» **Extract**:
━━━━━━━━━━━━━━━━━━━━
Transcript
A (0:08)
This is all of it. I'm Alison Stewart live from the WNYC studios in soho. Thank you for spending part of your day with us. I'm grateful that you're here. On today's show, we'll speak with curator Samantha Friedman about a new exhibit at the Museum of Modern Art dedicated to the late New York artist Helen Frankenthaler. Also, chef and author Piet Despain joins us to talk about her debut cookbook, rooted in a celebration of Native American and Mexican cooking. And we'll continue our full bio conversation with Jeff Chang, the author of Water Mirror Echo, Bruce Lee and the Making of Asian America. That is our plan. So let's get this started in Ancient Greece, Egypt Ancient Egypt. The New York Times calls Divine Egypt a once in a decade exhibition. It's on view at the Metropolitan Museum of Art. The show brings together ancient Egyptian objects on loan from all over the world that depict gods and goddesses. The exhibit introduces you to figures one by one like Isis and Horus and Hathor. Sculptures, paintings, coffins, game boards and jewelry show how central religion was to everyday life in Egypt, especially for the wealth and for the pharaohs. Divine Egypt is on view at The Met through January 19th. And joining me now is curator Diana Craig Patch. It is nice to meet you, Diana.
B (1:46)
Thank you for having me.
A (1:48)
So what time period is encompassed in this exhibit?
B (1:52)
━━━━━━━━━━━━━━━━━━━━
» **Challenge 1**: Report how many lines of the listing contain the word "heart". Give only the number.
» **Challenge 2**: Pick up the transcript above about the Divine Egypt exhibit and continue it from its final line.

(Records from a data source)
━━━━━━━━━━━━━━━━━━━━
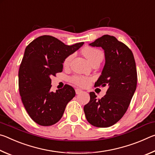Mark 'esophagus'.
<instances>
[{
  "mask_svg": "<svg viewBox=\"0 0 155 155\" xmlns=\"http://www.w3.org/2000/svg\"><path fill=\"white\" fill-rule=\"evenodd\" d=\"M75 91H76V94H79L82 92V90H80V89H76Z\"/></svg>",
  "mask_w": 155,
  "mask_h": 155,
  "instance_id": "34e87169",
  "label": "esophagus"
}]
</instances>
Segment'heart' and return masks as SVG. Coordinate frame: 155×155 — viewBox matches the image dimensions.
Listing matches in <instances>:
<instances>
[{
    "mask_svg": "<svg viewBox=\"0 0 155 155\" xmlns=\"http://www.w3.org/2000/svg\"><path fill=\"white\" fill-rule=\"evenodd\" d=\"M83 54L85 56L86 58L88 59L91 64L96 59H102L103 58V53L99 50H97L96 48H91V47H87L85 48L83 51ZM73 55L70 54V55L68 56L65 59L64 61V66H68L69 65L70 61L72 58ZM91 78L89 77H83V76H74L72 77L71 81L73 83H75L76 85H78L81 87H85V86L88 85L91 81Z\"/></svg>",
    "mask_w": 155,
    "mask_h": 155,
    "instance_id": "heart-1",
    "label": "heart"
}]
</instances>
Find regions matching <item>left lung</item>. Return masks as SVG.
Here are the masks:
<instances>
[{
  "label": "left lung",
  "instance_id": "obj_1",
  "mask_svg": "<svg viewBox=\"0 0 155 155\" xmlns=\"http://www.w3.org/2000/svg\"><path fill=\"white\" fill-rule=\"evenodd\" d=\"M104 51L105 64L95 87L107 86L106 94L97 99L90 92V101L84 106L86 119L96 127H109L122 118L137 87V70L132 51L114 36L104 35L90 44Z\"/></svg>",
  "mask_w": 155,
  "mask_h": 155
}]
</instances>
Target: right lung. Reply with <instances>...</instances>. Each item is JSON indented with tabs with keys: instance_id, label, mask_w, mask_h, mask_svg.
I'll return each mask as SVG.
<instances>
[{
	"instance_id": "obj_1",
	"label": "right lung",
	"mask_w": 155,
	"mask_h": 155,
	"mask_svg": "<svg viewBox=\"0 0 155 155\" xmlns=\"http://www.w3.org/2000/svg\"><path fill=\"white\" fill-rule=\"evenodd\" d=\"M83 44L68 46L54 37L42 35L26 48L18 72L19 91L25 109L37 124L44 127L56 124L75 96L74 88L68 85L51 91V77L62 72L65 59Z\"/></svg>"
}]
</instances>
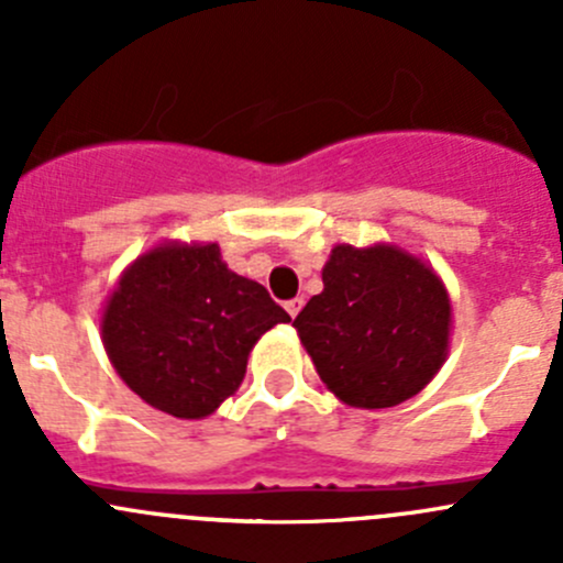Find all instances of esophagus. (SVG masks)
<instances>
[{
    "label": "esophagus",
    "mask_w": 563,
    "mask_h": 563,
    "mask_svg": "<svg viewBox=\"0 0 563 563\" xmlns=\"http://www.w3.org/2000/svg\"><path fill=\"white\" fill-rule=\"evenodd\" d=\"M302 305H305V299H302V297H297V299H288V302H286V310H288V316H291V318H297V316H299V310H302Z\"/></svg>",
    "instance_id": "esophagus-1"
}]
</instances>
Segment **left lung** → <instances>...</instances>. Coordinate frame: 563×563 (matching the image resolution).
Returning <instances> with one entry per match:
<instances>
[{"instance_id": "8db88e82", "label": "left lung", "mask_w": 563, "mask_h": 563, "mask_svg": "<svg viewBox=\"0 0 563 563\" xmlns=\"http://www.w3.org/2000/svg\"><path fill=\"white\" fill-rule=\"evenodd\" d=\"M323 291L294 318L318 376L354 408H389L430 384L452 305L433 266L395 245H334Z\"/></svg>"}]
</instances>
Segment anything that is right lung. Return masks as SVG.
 <instances>
[{"label":"right lung","instance_id":"right-lung-1","mask_svg":"<svg viewBox=\"0 0 563 563\" xmlns=\"http://www.w3.org/2000/svg\"><path fill=\"white\" fill-rule=\"evenodd\" d=\"M291 316L220 247L166 242L139 255L108 297L100 332L122 382L157 411L203 419L240 389L264 332Z\"/></svg>","mask_w":563,"mask_h":563}]
</instances>
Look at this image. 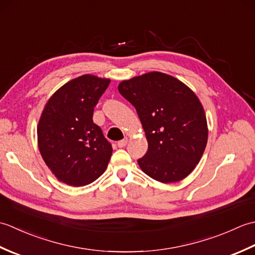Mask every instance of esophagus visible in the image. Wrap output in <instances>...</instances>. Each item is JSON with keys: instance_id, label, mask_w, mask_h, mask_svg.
<instances>
[{"instance_id": "obj_1", "label": "esophagus", "mask_w": 255, "mask_h": 255, "mask_svg": "<svg viewBox=\"0 0 255 255\" xmlns=\"http://www.w3.org/2000/svg\"><path fill=\"white\" fill-rule=\"evenodd\" d=\"M126 144H127V139H123V140H119V141L117 142V145H118V148H124V147H126Z\"/></svg>"}]
</instances>
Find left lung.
<instances>
[{
  "instance_id": "1",
  "label": "left lung",
  "mask_w": 255,
  "mask_h": 255,
  "mask_svg": "<svg viewBox=\"0 0 255 255\" xmlns=\"http://www.w3.org/2000/svg\"><path fill=\"white\" fill-rule=\"evenodd\" d=\"M118 91L136 108L148 140L138 164L161 183L185 178L202 158L208 138L204 108L181 81L161 72L123 81Z\"/></svg>"
}]
</instances>
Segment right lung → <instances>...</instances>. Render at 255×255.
Returning a JSON list of instances; mask_svg holds the SVG:
<instances>
[{
  "mask_svg": "<svg viewBox=\"0 0 255 255\" xmlns=\"http://www.w3.org/2000/svg\"><path fill=\"white\" fill-rule=\"evenodd\" d=\"M111 80L85 74L53 94L38 124V147L59 181L71 186L94 182L106 170L113 148L93 112Z\"/></svg>",
  "mask_w": 255,
  "mask_h": 255,
  "instance_id": "add662e5",
  "label": "right lung"
}]
</instances>
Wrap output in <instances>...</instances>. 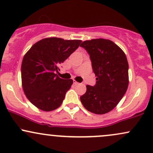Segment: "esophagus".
<instances>
[{"instance_id":"34e87169","label":"esophagus","mask_w":153,"mask_h":153,"mask_svg":"<svg viewBox=\"0 0 153 153\" xmlns=\"http://www.w3.org/2000/svg\"><path fill=\"white\" fill-rule=\"evenodd\" d=\"M73 83H74L75 85H79V84H80L78 82L75 81V80H73Z\"/></svg>"}]
</instances>
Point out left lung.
<instances>
[{
    "mask_svg": "<svg viewBox=\"0 0 153 153\" xmlns=\"http://www.w3.org/2000/svg\"><path fill=\"white\" fill-rule=\"evenodd\" d=\"M90 55L96 85H87L80 96L83 106L96 114H104L114 108L127 90L129 65L125 54L112 41L104 39L82 42Z\"/></svg>",
    "mask_w": 153,
    "mask_h": 153,
    "instance_id": "left-lung-1",
    "label": "left lung"
}]
</instances>
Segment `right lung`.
<instances>
[{
	"instance_id": "obj_1",
	"label": "right lung",
	"mask_w": 153,
	"mask_h": 153,
	"mask_svg": "<svg viewBox=\"0 0 153 153\" xmlns=\"http://www.w3.org/2000/svg\"><path fill=\"white\" fill-rule=\"evenodd\" d=\"M80 40L50 37L35 43L22 60V87L26 98L39 109L50 111L62 104L73 80L54 73L59 65L78 48Z\"/></svg>"
}]
</instances>
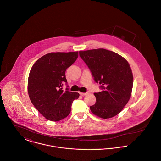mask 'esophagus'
I'll return each instance as SVG.
<instances>
[{"label":"esophagus","instance_id":"esophagus-1","mask_svg":"<svg viewBox=\"0 0 161 161\" xmlns=\"http://www.w3.org/2000/svg\"><path fill=\"white\" fill-rule=\"evenodd\" d=\"M88 94V92H85V93H80V95H81V96H85V95H87Z\"/></svg>","mask_w":161,"mask_h":161}]
</instances>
━━━━━━━━━━━━━━━━━━━━
» **Task answer 1**: 3

» **Task answer 2**:
Oh, quite a bit of time. We're looking at about 3500 BCE all the way down to the Roman period, somewhere in the first century cell.
A (2:02)
How do we see the depictions of gods and goddesses shift from the beginning time period you mentioned to the end?
B (2:10)
Well, that's an interesting question. The first representations that we can associate with a later named deity in the pre dynastic period are often symbols that are associated later with a deity. Also, there are animals that we're Fairly certain by 3000 BCE represent a particular deity. And it is not really until the old kingdom, about 2600 BCE where you really begin to get recognizable images of deities on a more consistent basis. It's still not very common. Part of that may be preservation. Part of that may be it just wasn't the way it develops later in Egyptian history.
A (3:01)
What questions did you have? What questions the historians you worked with have about how ancient Egyptian religion worked?
B (3:10)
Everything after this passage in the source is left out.